Oscar Wilde once said: "It is only shallow people who do not judge by appearance." On that basis alone, this latest piece from physical theatre specialists DV8 should score highly. It is almost obscenely good-looking as it pokes fun at our obsession with appearance, teasing and seducing us with its own dazzling visual perfection, its display of exquisitely beautiful bodies and quite breathtaking use of illusion, even while it scorns the very notion that we are only what we appear to be - a Prada handbag, an Armani suit, Narcissus swooning at his own reflection in the mirror.
Staged like a series of ultra-modern takes on the old-style teeth-and-tits variety turns from behind a swagged red curtain, Just for Show conjures Blackpool, Las Vegas and Supermarket Sweep as well as the fashion catwalk and the glossiest of pop videos. It is so shiny that it dazzles as the performers preen and strut like peacocks trying to outdo each other, their bodies crying "Look at me! Look at me!" as they tumble and cascade through the air in rippled muscled perfection, as if their bones have turned to silk. It is appallingly seductive; almost impossible to resist.
The languid knowingness can become a little wearing, though, and the show doesn't just drip irony, it is awash with it, particularly in a script that has the perkiness of a piece of witty advertising copy.
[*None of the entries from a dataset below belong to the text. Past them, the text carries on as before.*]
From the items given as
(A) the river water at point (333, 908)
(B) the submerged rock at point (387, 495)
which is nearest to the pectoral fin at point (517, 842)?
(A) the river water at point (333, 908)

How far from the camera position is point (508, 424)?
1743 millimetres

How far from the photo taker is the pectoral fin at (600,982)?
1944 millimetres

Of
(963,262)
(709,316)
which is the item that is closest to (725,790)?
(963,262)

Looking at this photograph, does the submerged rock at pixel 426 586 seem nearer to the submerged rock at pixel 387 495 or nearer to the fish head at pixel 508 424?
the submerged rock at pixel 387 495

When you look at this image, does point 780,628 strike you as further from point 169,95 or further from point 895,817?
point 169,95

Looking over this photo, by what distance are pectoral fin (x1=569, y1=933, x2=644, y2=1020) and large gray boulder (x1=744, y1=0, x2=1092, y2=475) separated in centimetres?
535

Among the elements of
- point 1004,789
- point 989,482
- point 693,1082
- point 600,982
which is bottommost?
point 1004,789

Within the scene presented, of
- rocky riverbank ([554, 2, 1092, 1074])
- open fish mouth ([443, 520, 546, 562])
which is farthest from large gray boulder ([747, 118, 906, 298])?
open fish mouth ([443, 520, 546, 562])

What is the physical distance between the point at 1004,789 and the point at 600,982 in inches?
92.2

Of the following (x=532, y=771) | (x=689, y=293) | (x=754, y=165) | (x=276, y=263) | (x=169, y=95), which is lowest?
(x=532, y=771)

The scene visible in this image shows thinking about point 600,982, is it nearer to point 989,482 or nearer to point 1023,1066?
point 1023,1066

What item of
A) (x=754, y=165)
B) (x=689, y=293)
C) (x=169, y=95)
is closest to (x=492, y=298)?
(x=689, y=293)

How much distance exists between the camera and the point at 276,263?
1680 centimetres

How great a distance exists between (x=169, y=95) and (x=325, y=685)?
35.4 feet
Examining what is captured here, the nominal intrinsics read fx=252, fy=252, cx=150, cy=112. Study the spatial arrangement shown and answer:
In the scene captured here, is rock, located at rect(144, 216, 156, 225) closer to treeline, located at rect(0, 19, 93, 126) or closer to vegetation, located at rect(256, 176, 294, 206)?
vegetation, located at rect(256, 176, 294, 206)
It makes its point right from the start in the woman who declares her independence even while her limbs are being manipulated like a shop-window mannequin by three men. Some sequences - such as the yoga class - are simply over-extended jokes, and the atmosphere of self-obsession is perhaps carried a little too far in the jokey self-reverential DV8 questionnaire that demands to know whether DV8 shows require better a) costumes; b) T-shirts; c) content.
Yet it is these imperfections amid so much perfection that are part of the appeal of a piece that constantly gives us little glimpses of what happens when the fourth wall is breached, the mask begins to slip and the veneer loses its gloss. It knows that illusion is a way of hiding the empty heart beneath and that we behave like gaudy, glamorous butterflies because deep down we realise we are no more than a handful of dust. A little less high sheen and a little more bitterness and this would be a perfect 10, a reminder that without our illusions about ourselves, life would be unbearable and that because of them our lives are absolute lies, told beautifully.